La stagione che ci lasciamo alle spalle si è distinta per le eccezionali condizioni meteorologiche naturali e della continua presenza di sostanze che riducono lo strato di ozono nell’atmosfera. Lo ha annunciato l’Organizzazione Mondiale della Meteorologia (OMM-WMO), confermando che si tratta di un buco dell’ozono che aveva registrato variazioni preoccupanti tali da definirlo il più grande per durata e misura dall’inizio delle attività di monitoraggio circa 40 anni fa. Ma c’è qualcosa di inaspettato: si tratta dei tempi con cui si sono verificati certi andamenti della rarefazione e che hanno poi sbalordito con una chiusura definitiva. Infatti, il buco dell’ozono era aumentato vertiginosamente ad agosto raggiungendo il picco di apertura del buco nel mese di settembre. Si è chiuso a distanza di appena tre mesi, alla fine dell’anno, sorprendendo anche scienziati e meteorologi.

 

 

Effetti del vortice polare

In Antartide, il buco dell’ozono era stato ricondotto ad una serie di concause. In primis, ad un vortice polare particolarmente forte, stabile e freddo che aveva mantenuto temperature estremante basse nella stratosfera (tra circa 10 km e circa 50 km di altitudine in atmosfera). Secondo quanto illustrato dall’OMM, questi fattori meteorologici sono gli stessi che hanno contribuito, nell’Artico (Polo Nord) ai livelli record del buco dell’ozono del 2020. Un fenomeno che mostra un andamento anomalo, opposto, a quello del buco dell’ozono in Antartide nel 2019, stranamente piccolo e di breve durata. Oksana Tarasova, a capo del team per la Ricerca sull’ambiente atmosferico all’OMM, ha spiegato che “Le ultime due stagioni del buco dell'ozono dimostrano la sua variabilità di anno in anno e migliorano la nostra comprensione dei fattori responsabili della sua formazione, estensione e gravità (...) – avvertendo sulla necessità di agire congiuntamente sulle politiche climatiche – “È necessario continuare a puntare sull'azione internazionale per applicare il Protocollo di Montreal”. Il noto trattato, firmato nel 1987, vieta le emissioni di sostanze chimiche che riducono lo strato di ozono (come i cloro-fluorocarburi, CFC). Ne abbiamo parlato in uno dei nostri speciali, in cui si spiega anche perché la rarefazione dell’ozonosfera è chiamata impropriamente “buco”. Nel gergo tecnico di agenzie come l’ESA, la NASA o nel programma Copernicus dell’Ue, si predilige il termine layer (strato) e ozone depletion. Sono stati proprio i servizi di monitoraggio del Copernicus a tenere sott’occhio e fornire i dati sulla progressiva riduzione, o deplezione, del buco dell’ozono sull’Antartide da agosto a oggi.

L’ozono è una tipologia di gas naturale presente nella stratosfera. Ha l’importante funzione di protegge la vita sulla terra dall’esposizione e dai danni causati dalle radiazioni ultraviolette del sole.

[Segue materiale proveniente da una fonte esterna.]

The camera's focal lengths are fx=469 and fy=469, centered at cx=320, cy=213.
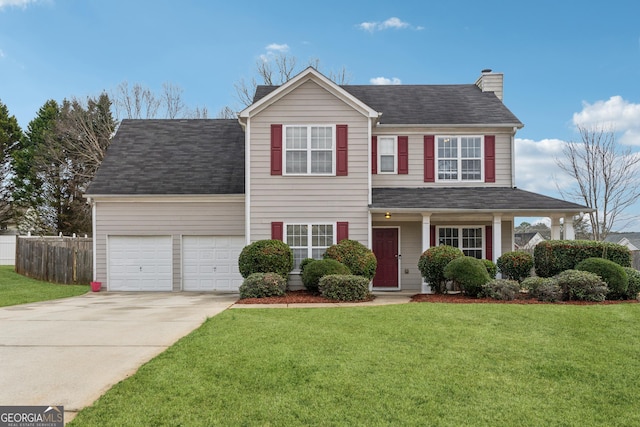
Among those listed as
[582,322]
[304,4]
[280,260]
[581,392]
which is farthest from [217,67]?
[581,392]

Si forma in modo naturale, ogni anno, sia sopra l’Artico (emisfero boreale) che in Antartide (emisfero australe). Contribuiscono alla rarefazione dell’ozonosfera anche le sostanze che contengono cloro e bromo quando si accumulano in queste regioni di bassa pressione causando una riduzione significativa dell’ozono atmosferico. Si apprende anche sui Social che nel 2000, le Nazioni Unite hanno promosso l’istituzione della Giornata internazionale per la preservazione dello strato di ozono (l’Ozone Day 2020 è stata celebrata il 16 settembre).

 

Covid-19 non teme il “freddo polare”: primi contagi in una base di ricerca

Pochi giorni prima che ricercatori ed esperti ambientali tirassero un sospiro di sollievo sulla questione ‘ozono’, un campanello d’allarme è arrivato però a virologi e al sistema sanitario dell’area. Sono stati registrati infatti, prima di Natale, i primi casi di coronavirus anche in Antartide. La notizia ha dell’incredibile, ma è vera, nonostante il continente sia rimasto finora completamente immune alla trasmissione dei contagi. Per ora, sono almeno 36 i positivi concentrati nella base di ricerca cilena della penisola antartica. Si tratta di 26 membri dell’esercito cileno e 10 addetti alla manutenzione, stando a quanto diffuso dall’Abc australiana.